September 25, 2010

The real problem with Java in Linux distros

Seeing the fnords

Truth lies between the code lines
The real problem with Java in Linux distros

The real problem with Java in Linux distros

September 24, 2010

Java is not a first-class citizen in Linux distributions. We generally have decent coverage for Java libraries, but lots of Java software is not packaged at all, or packaged in alternate repositories. Some consider that it’s because Linux distribution developers dislike Java and prefer other languages, like C or Python. The reality is slightly different.

Java is fine

There is nothing sufficiently wrong with Java that would cause it to uniformly be a second-class citizen on every distro. It is a widely-used language, especially in the corporate world. It has a vibrant open source community. On servers, it generated very interesting stable (Tomcat) and cutting-edge (Hadoop, Cassandra…) projects. So what grudge do the distributions hold against Java ?

Distributing distributions

The problem is that Java open source upstream projects do not really release code. Their main artifact is a complete binary distribution, a bundle including their compiled code and a set of third-party libraries they rely on. If you take the Java project point of view, it makes sense: you pick versions of libraries that work for you, test that precise combination, and release the same bundle for all platforms. It makes it easy to use everywhere, especially on operating systems that don’t enjoy the greatness of an unified package management system.

That doesn’t play well with how Linux distributions package software. We want to avoid code duplication (so that a security update in a library package benefits all software that uses it), so we package libraries separately. We keep those up to date, to benefit from bugfixes and new features. We consider libraries to be part of the platform provided by the Linux distribution.

The Java upstream project consider libraries to be part of the software bundle they release. So they keep the libraries at a precise version they tested, and only update them when they really need to. Essentially, they maintain their own platform of libraries. They do, at their scale, the same work the Linux distributions do. And that’s where the real problem lies.

Solutions ?

Force software to use your libraries

For simple Java software, stripping the upstream distribution and forcing it to use your platform libraries can work. But that creates friction with upstream projects (since you introduce an untested difference). And that doesn’t work with more complex software: swapping libraries below it will just make it fail.

Package all versions of libraries

The next obvious solution is to make separate packages for every version of library that the software uses.

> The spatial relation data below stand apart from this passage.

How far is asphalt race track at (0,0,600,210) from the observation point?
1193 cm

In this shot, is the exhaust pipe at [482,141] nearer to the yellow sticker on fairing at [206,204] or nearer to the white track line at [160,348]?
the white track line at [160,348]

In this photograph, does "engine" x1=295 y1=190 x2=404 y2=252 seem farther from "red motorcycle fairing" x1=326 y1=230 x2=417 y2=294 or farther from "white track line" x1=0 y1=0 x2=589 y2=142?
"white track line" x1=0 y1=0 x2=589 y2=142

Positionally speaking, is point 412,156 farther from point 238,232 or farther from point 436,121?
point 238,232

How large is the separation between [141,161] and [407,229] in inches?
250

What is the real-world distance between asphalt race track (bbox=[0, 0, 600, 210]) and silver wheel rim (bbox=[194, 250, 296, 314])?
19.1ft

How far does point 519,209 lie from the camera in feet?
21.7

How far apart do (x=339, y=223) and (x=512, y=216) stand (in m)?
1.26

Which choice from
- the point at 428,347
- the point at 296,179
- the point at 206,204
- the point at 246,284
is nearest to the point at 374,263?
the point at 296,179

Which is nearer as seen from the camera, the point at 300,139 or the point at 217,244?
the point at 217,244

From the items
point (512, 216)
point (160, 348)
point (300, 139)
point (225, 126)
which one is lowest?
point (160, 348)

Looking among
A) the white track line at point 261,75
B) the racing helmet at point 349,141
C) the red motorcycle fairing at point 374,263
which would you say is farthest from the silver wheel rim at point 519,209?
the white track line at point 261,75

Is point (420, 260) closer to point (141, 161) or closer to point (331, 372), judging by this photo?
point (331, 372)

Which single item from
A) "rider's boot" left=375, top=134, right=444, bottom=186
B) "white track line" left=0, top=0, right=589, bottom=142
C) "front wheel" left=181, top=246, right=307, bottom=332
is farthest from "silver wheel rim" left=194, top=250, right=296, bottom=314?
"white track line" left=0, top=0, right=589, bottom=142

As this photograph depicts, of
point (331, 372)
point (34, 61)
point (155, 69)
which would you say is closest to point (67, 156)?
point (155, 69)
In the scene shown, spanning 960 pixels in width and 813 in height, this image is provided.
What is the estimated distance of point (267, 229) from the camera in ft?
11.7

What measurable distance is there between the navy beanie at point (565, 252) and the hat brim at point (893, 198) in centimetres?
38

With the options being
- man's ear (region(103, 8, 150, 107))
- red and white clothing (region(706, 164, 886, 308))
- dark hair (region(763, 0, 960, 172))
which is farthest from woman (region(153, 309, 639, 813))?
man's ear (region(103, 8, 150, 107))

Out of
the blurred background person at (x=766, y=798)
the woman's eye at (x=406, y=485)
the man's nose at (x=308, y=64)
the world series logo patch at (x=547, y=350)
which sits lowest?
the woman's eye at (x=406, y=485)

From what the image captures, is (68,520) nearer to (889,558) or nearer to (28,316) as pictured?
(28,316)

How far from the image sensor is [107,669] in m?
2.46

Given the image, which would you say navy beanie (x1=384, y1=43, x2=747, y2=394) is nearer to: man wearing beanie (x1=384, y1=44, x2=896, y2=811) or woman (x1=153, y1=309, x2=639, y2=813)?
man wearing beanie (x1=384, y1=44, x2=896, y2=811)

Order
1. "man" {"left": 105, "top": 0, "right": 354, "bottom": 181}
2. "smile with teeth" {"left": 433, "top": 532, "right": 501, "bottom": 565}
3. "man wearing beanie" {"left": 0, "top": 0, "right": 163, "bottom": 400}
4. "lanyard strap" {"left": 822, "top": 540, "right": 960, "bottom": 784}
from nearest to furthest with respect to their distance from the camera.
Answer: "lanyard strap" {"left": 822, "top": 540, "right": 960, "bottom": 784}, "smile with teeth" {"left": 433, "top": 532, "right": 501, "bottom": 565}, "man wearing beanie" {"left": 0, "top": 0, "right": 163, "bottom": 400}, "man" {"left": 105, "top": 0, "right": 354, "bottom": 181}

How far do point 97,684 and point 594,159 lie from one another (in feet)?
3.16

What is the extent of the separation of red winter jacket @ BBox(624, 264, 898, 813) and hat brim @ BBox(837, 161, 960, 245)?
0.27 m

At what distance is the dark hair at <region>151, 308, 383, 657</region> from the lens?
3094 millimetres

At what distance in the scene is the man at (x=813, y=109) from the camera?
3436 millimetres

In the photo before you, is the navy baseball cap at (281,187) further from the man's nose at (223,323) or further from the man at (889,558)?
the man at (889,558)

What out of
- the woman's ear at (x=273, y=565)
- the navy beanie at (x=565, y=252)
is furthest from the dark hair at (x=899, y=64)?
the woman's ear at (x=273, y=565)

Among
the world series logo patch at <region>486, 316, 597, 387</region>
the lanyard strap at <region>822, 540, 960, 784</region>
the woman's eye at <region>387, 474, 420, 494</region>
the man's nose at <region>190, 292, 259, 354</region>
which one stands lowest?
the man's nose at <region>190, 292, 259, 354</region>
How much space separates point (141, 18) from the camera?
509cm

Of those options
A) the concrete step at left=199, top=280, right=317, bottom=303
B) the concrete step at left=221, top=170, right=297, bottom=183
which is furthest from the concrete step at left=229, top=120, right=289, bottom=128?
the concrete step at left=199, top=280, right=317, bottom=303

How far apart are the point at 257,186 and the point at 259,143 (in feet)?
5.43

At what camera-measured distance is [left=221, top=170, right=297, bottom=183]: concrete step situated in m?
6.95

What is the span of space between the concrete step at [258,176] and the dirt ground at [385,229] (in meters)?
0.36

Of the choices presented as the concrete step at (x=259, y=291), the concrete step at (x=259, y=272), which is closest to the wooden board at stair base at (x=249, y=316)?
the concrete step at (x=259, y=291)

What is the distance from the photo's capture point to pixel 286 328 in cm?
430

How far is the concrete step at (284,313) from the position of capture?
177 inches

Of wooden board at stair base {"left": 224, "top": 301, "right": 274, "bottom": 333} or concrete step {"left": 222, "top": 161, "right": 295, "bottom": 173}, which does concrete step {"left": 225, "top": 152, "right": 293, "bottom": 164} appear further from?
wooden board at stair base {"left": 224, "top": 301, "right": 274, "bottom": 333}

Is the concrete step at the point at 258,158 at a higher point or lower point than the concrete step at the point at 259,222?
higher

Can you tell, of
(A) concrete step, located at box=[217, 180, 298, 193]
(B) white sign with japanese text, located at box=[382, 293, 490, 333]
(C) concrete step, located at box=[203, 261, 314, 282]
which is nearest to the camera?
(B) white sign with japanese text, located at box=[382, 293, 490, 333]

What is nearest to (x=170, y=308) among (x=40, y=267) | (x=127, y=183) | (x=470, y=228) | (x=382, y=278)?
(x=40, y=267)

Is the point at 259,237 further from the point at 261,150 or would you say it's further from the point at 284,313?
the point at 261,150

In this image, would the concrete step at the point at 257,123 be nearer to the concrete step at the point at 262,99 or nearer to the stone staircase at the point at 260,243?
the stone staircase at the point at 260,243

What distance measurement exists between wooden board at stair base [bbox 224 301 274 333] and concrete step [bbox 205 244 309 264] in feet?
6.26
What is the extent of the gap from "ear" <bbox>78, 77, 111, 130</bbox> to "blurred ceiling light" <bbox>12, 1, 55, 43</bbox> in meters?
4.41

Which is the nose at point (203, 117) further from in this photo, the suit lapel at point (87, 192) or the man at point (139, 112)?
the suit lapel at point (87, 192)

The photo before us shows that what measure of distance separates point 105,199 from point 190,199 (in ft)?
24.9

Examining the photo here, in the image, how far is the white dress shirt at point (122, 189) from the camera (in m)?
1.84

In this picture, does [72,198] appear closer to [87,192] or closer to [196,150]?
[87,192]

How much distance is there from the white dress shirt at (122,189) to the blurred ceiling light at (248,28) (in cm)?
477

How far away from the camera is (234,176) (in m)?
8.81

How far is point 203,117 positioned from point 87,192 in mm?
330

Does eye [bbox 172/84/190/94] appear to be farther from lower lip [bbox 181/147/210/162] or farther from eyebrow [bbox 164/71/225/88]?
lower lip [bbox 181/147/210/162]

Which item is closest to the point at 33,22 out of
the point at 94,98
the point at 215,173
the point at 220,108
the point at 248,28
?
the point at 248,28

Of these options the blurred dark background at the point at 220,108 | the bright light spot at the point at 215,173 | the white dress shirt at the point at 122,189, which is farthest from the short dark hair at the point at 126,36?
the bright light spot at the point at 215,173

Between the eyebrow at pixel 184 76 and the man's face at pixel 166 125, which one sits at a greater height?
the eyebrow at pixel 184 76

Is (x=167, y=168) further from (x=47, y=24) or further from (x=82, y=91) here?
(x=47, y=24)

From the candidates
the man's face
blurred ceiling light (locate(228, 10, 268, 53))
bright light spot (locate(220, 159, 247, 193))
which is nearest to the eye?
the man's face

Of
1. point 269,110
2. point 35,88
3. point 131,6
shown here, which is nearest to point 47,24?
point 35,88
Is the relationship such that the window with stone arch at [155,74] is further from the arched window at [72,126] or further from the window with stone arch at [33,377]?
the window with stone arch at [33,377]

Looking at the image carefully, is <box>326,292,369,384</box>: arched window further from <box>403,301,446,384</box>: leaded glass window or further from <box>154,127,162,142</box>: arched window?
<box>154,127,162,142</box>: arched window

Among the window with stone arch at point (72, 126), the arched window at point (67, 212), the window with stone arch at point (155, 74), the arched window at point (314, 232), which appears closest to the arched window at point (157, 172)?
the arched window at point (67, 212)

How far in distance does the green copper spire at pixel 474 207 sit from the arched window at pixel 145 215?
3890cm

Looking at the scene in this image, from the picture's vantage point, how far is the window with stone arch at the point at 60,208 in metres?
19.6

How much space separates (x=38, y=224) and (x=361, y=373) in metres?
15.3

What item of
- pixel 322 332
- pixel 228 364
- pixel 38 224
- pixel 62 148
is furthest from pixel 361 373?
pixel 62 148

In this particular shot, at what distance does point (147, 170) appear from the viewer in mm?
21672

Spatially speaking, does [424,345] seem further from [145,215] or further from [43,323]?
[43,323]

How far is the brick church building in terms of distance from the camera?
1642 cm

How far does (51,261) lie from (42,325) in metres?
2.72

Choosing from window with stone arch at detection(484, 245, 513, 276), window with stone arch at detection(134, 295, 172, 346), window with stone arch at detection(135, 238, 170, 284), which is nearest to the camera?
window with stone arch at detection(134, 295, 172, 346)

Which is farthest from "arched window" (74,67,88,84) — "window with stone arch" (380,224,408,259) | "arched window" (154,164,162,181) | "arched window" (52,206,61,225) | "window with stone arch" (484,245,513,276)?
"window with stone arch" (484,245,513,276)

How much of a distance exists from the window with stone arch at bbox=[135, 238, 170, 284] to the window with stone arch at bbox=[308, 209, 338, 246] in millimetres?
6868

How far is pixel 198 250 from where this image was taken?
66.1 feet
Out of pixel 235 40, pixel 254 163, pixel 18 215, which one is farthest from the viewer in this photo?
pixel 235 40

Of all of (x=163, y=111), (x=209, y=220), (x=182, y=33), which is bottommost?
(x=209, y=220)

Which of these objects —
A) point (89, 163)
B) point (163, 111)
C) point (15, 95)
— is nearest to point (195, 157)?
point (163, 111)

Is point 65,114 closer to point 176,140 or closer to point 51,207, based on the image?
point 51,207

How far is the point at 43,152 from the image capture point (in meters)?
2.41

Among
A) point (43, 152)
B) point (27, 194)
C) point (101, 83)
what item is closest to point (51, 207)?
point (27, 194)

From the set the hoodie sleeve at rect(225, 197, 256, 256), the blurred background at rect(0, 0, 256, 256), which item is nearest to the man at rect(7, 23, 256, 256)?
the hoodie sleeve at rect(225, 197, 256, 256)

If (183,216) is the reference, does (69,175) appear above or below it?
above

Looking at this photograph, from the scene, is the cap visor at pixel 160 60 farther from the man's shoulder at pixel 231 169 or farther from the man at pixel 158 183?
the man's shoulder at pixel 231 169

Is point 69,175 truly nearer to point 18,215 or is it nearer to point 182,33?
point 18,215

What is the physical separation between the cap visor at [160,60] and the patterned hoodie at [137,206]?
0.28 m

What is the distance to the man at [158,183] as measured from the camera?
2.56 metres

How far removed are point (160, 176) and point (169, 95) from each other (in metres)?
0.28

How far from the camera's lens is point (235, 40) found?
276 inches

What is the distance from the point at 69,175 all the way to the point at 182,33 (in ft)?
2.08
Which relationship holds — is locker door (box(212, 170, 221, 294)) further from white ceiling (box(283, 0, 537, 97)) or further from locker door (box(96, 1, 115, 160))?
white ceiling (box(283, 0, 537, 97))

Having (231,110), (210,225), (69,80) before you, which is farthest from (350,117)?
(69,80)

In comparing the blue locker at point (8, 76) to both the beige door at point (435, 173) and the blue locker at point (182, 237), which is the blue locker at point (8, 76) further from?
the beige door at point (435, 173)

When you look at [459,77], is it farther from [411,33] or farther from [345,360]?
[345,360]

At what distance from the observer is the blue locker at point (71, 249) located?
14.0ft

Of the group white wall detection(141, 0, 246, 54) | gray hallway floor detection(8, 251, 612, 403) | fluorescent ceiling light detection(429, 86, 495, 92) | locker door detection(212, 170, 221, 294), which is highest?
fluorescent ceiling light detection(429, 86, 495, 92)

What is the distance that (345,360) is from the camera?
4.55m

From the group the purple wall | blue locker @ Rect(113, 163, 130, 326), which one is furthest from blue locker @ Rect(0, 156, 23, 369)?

The problem is that there is no real convergence on “commonly-used” versions of libraries. There is no ABI protection, nor general guidelines on versioning. You end up having to package each and every minor version of a library that the software happens to want. That doesn’t scale well: it creates an explosion in the number of packages, code duplication, security update nightmares, etc. Furthermore, sometimes the Java project patches the libraries they ship with to include a specific feature they need, so it doesn’t even match with a real library version anymore.

Note: The distribution that is the closest to implementing this approach is Gentoo, through the SLOT system that lets you have several versions of the same package installed at the same time.

Bundle software with their libraries

At that point, you accept code duplication, so just shipping the precise libraries together with the software doesn’t sound that bad of an idea. Unfortunately it’s not that simple. Linux distributions must build everything from source code. In most cases, the upstream Java project doesn’t ship the source code used in the libraries it bundles. And what about the source code of the build dependencies of your libraries ? In some corner cases, the library project is even abandoned, and its source code lost…

What can we do to fix it ?

So you could say that the biggest issue the Linux distributions have with Java is not really about the language itself. It’s about an ecosystem that glorifies binary bundles and not source code. And there is no easy solution around it, that’s why you can often hear Java packagers in Linux distributions explain how much they hate Java. That’s why there is only a minimal number of Java projects packaged in distributions. Shall we abandon all hope ?

The utopia solution is to aim for a reference platform, reasonably up-to-date libraries that are known to work well together, and encourage all Java upstream developers to use that. That was one of JPackage’s goals, but it requires a lot more momentum to succeed. It’s very difficult, especially since Java developers often use Windows or OSX.

Another plan is to build a parallel distribution mechanism for Java libraries inside your distro. A Java library wouldn’t be shipped as a package anymore. But I think unified package systems are the glory of Linux distributions, so I don’t really like that option.

Other issues, for reference

There are a few other issues I didn’t mention in this article, to concentrate on the “distributing distributions” aspect. The tarball distributions don’t play nice with the FHS, forcing you to play with symlinks to try to keep both worlds happy (and generally making both unhappy). Maven encourages projects to pick precise versions of libraries and stick to them, often resulting in multiple different versions of the same library being used in a given project. Java code tends to build-depend on hundreds of obscure libraries, transforming seemingly-simple packaging work into a man-year exponential effort. Finally, the same dependency inflation issue makes it a non-trivial engagement to contractually support all the dependencies (and build dependencies) of a given software (like Canonical does for software in the Ubuntu main repository).